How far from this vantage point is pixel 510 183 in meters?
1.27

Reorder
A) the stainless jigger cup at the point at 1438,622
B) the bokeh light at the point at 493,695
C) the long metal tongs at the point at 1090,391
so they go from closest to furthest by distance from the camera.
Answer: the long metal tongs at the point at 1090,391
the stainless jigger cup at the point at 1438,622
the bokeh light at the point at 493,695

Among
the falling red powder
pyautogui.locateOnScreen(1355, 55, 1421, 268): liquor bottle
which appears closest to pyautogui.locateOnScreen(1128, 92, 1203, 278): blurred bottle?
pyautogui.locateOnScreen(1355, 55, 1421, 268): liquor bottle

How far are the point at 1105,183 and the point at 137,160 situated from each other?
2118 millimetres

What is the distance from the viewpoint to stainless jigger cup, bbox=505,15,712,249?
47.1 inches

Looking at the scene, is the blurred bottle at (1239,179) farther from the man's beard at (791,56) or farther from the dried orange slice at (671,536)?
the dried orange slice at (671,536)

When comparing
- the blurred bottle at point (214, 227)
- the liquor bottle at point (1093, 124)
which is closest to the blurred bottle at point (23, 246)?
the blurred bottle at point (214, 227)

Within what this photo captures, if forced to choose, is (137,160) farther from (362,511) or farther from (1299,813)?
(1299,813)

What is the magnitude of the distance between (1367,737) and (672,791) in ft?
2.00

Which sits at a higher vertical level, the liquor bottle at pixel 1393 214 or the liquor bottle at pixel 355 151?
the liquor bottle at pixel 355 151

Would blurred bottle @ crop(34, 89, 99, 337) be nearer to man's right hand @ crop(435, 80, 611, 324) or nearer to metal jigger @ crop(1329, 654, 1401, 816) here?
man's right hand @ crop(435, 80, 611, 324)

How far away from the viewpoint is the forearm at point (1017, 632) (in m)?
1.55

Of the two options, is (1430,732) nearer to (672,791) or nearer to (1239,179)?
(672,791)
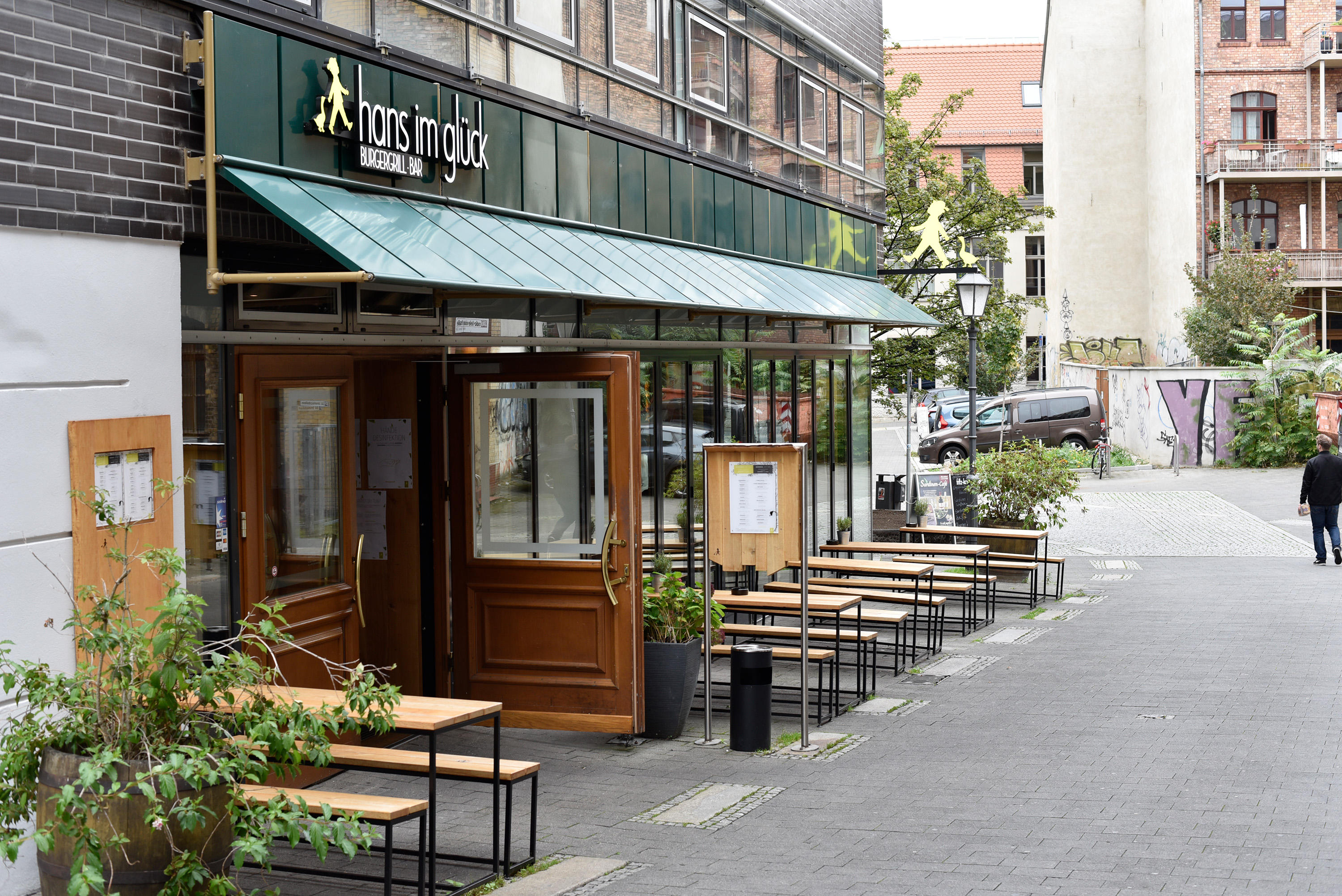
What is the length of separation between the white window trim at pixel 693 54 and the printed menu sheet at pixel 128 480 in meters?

+--

**Task to complete**
From the material above, write out exactly the lines from the line with "How far are" through the closing line, inclusive, and no pictures.

**Result of the task**
How far are the point at 1105,183 and the point at 137,160 situated from each other?
2118 millimetres

What is the distance from the viewpoint to stainless jigger cup, bbox=505,15,712,249?
47.1 inches

Looking at the scene, is the blurred bottle at (1239,179) farther from the man's beard at (791,56) or farther from the dried orange slice at (671,536)?
the dried orange slice at (671,536)

When comparing
- the blurred bottle at point (214, 227)
- the liquor bottle at point (1093, 124)
which is closest to the blurred bottle at point (23, 246)?
the blurred bottle at point (214, 227)

Within what this photo captures, if forced to choose, is (137,160) farther from (362,511) or farther from (1299,813)?
(1299,813)

What is the magnitude of the distance between (1367,737) and (672,791) in ft?
2.00

Which sits at a higher vertical level, the liquor bottle at pixel 1393 214 or the liquor bottle at pixel 355 151?
the liquor bottle at pixel 355 151

Would blurred bottle @ crop(34, 89, 99, 337) be nearer to man's right hand @ crop(435, 80, 611, 324) or nearer to metal jigger @ crop(1329, 654, 1401, 816) here?
man's right hand @ crop(435, 80, 611, 324)

How far away from the viewpoint is the forearm at point (1017, 632) (in m)?
1.55

Of the two options, is (1430,732) nearer to (672,791) or nearer to (1239,179)?
(672,791)
What is the length of separation between the white window trim at pixel 693 54 and the printed menu sheet at pixel 128 480 in meters?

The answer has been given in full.